## Hotel Cancellation Classification

#### 00: Setup and Libraries

In [1]:
import numpy as np
import pandas as pd
from sklearn.model_selection import train_test_split

In [2]:
from EnsembleLearner import EnsembleLearner

#### 01: Data Loading

In [3]:
# load data
data_orig = pd.read_csv('data/train.csv')

In [5]:
# check some descriptives
#data_orig.dtypes
#data_orig.describe()

#### 02: Preprocessing

In [4]:
# drop columns that do not have explanatory value - include country later again
data_clean = data_orig.drop(['reservation_status_date', 'name', 'email', 'phone-number', 'credit_card', 'country'], axis = 1)

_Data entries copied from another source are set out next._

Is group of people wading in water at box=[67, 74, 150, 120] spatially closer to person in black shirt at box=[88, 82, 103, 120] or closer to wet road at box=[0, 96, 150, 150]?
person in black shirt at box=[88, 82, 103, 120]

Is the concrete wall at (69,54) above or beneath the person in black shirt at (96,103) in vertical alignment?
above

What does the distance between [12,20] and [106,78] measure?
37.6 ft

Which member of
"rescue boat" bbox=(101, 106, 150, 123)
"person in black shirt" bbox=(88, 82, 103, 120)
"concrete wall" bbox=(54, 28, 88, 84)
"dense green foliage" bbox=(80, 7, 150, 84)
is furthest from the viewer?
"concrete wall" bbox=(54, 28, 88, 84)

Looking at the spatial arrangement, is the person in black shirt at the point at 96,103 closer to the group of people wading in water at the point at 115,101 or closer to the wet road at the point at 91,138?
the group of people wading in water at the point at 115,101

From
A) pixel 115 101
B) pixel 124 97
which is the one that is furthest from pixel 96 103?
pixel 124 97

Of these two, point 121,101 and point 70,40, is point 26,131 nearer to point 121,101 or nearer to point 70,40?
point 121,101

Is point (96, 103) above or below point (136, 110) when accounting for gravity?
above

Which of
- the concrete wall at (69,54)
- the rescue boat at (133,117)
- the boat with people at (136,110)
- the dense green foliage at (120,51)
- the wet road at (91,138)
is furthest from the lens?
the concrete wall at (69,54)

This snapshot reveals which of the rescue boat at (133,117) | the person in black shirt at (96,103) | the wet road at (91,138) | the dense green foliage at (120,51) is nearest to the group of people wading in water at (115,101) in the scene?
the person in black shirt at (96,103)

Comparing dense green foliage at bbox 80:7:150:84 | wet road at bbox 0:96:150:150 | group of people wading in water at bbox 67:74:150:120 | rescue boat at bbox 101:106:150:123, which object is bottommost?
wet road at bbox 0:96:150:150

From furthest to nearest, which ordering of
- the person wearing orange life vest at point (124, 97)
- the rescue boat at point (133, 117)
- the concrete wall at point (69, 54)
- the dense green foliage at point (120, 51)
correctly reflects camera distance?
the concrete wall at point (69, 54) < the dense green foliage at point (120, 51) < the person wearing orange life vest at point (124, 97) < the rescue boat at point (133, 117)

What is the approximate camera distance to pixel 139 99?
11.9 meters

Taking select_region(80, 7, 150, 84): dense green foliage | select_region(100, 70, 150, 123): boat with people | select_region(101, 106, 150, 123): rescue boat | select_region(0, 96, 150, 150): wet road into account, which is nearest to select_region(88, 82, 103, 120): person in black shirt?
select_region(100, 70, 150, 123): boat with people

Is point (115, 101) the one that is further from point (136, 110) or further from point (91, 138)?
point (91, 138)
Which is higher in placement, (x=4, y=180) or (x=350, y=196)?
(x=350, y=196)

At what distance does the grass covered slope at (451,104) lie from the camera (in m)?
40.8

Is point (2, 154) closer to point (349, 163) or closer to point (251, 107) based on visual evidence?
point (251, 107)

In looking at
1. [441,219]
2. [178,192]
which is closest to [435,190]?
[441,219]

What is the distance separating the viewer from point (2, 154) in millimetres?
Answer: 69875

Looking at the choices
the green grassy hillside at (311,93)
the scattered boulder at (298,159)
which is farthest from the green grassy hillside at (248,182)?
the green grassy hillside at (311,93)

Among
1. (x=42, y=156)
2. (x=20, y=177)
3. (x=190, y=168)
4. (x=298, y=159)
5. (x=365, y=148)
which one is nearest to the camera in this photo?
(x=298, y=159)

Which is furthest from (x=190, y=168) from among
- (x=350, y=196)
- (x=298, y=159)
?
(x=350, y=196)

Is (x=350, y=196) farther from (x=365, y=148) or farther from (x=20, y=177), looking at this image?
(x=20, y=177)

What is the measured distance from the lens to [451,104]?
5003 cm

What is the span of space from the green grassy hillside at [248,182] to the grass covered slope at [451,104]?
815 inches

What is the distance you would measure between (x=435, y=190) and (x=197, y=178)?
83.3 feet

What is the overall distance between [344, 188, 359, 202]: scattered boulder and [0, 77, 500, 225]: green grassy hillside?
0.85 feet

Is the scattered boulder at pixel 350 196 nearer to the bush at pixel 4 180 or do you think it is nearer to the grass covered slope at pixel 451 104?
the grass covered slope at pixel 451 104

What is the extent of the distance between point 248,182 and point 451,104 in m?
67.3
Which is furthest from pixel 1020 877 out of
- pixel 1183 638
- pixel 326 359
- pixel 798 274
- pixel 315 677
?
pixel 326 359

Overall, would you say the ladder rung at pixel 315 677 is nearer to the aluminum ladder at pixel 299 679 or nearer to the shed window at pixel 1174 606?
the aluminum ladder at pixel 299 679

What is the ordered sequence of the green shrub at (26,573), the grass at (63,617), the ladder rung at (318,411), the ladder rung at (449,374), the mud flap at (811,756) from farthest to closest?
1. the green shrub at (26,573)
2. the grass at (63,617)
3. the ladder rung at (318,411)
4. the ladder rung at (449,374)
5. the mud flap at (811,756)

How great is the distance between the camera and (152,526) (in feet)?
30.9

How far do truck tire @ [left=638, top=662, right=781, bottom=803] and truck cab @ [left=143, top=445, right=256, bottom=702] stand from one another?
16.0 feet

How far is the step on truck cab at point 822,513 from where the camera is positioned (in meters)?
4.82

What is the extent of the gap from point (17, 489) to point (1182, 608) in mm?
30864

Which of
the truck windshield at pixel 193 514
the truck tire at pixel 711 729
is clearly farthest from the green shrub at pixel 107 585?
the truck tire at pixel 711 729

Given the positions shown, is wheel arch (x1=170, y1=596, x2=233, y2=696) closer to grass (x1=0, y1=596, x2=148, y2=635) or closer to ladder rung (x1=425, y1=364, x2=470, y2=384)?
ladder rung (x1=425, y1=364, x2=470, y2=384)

# make dummies from categorical values
data_clean = pd.get_dummies(data_clean)

# binarise time variables
#data_clean = pd.concat(
#    [
#        data_clean.drop(['arrival_date_year', 'arrival_date_week_number', 'arrival_date_day_of_month'], axis = 1),
#        pd.get_dummies(data_clean['arrival_date_year']),
#        pd.get_dummies(data_clean['arrival_date_week_number']),
#        pd.get_dummies(data_clean['arrival_date_day_of_month'])
#    ],
#    axis = 1
#)

# binarise agent and company variable
#data_clean = pd.concat(
#    [
#        data_clean.drop(['agent', 'company'], axis = 1),
#        pd.get_dummies(data_clean['agent']),
#        pd.get_dummies(data_clean['company'])
#    ],
#    axis = 1
#)

In [5]:
# check for nans
pd.DataFrame(data_clean.isnull().sum()).reset_index() \
    .rename(columns = {0: 'null_sum'}) \
    .query('null_sum > 0')

Unnamed: 0,index,null_sum
8,children,2
14,agent,11403
15,company,79106


In [6]:
# only two where there are nans for children, assuming no children traveled
data_clean['children'] = data_clean['children'].fillna(0)

In [7]:
data_clean.drop(['agent', 'company'], axis = 1, inplace=True)

In [8]:
len(list(data_clean.columns))

79

In [11]:
data_clean.shape

(83807, 79)

In [99]:
# split data in train and evaluation set
dep_variable = 'is_canceled'
X = data_clean.drop(dep_variable, axis = 1)
X = (X-X.mean())/X.std()
y = data_clean[dep_variable]
X_train, X_val, y_train, y_val = train_test_split(X, y, test_size=0.2, random_state=21)
X_train = X_train.iloc[0:1000]
y_train = y_train.iloc[0:1000]
X_val = X_val[0:100]
y_val = y_val[0:100]

#### 03: Training and Forecasting

In [119]:
from sklearn.metrics import accuracy_score
import pandas as pd

def matrix_acc(pred_matrix, truth_series):
    acc_dict = dict()
    for col in pred_matrix.columns:
        acc_dict[col] = round(accuracy_score(pred_matrix[col], truth_series), 4)
    return pd.DataFrame([acc_dict])

In [123]:
import ELmodule
import importlib
importlib.reload(ELmodule)
from ELmodule import EnsembleLearner

EL = EnsembleLearner(X = X_train, y = y_train, models = ['knn', 'GaussianNB', 'DecisionTree', 'MLP'], ensemble_learner = 'DecisionTree')
training_pred_df = EL.train_ensemble_learner(return_training_predictions=True)
matrix_acc(training_pred_df.drop('truth', axis=1), training_pred_df['truth'])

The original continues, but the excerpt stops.